• _Goal of the exercise_
Select every row below that contains the word "furthest". Case counts, so match uppercase and lowercase letters exactly.

• _Records supplied_
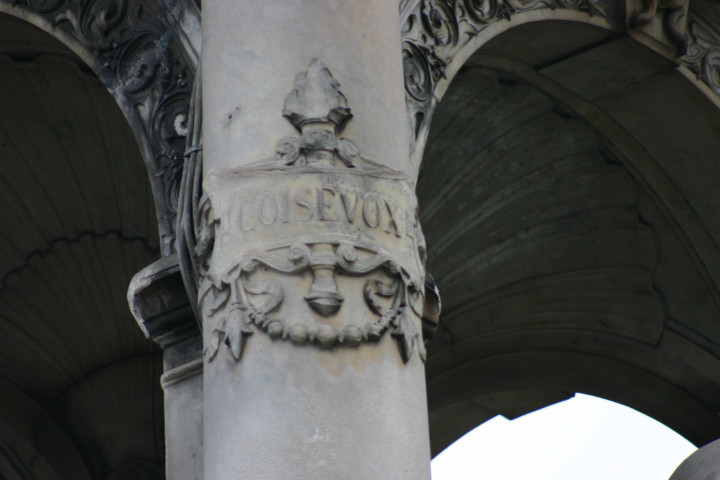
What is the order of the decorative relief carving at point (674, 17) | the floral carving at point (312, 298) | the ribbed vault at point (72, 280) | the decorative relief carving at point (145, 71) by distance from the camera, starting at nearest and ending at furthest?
==
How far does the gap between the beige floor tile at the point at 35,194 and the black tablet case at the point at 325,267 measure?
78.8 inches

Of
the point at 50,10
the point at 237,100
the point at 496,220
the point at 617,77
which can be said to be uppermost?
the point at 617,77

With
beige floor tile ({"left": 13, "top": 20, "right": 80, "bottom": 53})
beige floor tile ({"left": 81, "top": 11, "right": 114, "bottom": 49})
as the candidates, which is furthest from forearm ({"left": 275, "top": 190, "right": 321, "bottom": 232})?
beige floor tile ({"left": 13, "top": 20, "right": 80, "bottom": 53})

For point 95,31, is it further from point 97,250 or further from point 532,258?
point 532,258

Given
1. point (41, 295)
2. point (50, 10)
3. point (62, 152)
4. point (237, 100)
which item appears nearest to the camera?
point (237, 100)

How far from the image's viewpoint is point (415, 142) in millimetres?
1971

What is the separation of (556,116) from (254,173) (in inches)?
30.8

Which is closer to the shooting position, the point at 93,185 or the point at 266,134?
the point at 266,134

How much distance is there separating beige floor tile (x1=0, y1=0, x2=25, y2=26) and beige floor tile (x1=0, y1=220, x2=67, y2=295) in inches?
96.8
...
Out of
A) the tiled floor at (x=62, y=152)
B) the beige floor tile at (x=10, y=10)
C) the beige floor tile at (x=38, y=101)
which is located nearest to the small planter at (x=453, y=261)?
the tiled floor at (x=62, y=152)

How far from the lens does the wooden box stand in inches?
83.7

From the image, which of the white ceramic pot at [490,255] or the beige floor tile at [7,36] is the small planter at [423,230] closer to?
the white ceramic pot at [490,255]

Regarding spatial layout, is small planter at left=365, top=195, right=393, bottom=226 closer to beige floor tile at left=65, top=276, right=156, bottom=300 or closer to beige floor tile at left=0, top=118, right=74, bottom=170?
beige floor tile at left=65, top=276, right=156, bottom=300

• _Exercise result_
What is the order of the decorative relief carving at point (674, 17) | the floral carving at point (312, 298) | the ribbed vault at point (72, 280) | the decorative relief carving at point (145, 71) by distance from the camera, starting at nearest and ending at furthest?
as the candidates, which is furthest from forearm ({"left": 275, "top": 190, "right": 321, "bottom": 232})?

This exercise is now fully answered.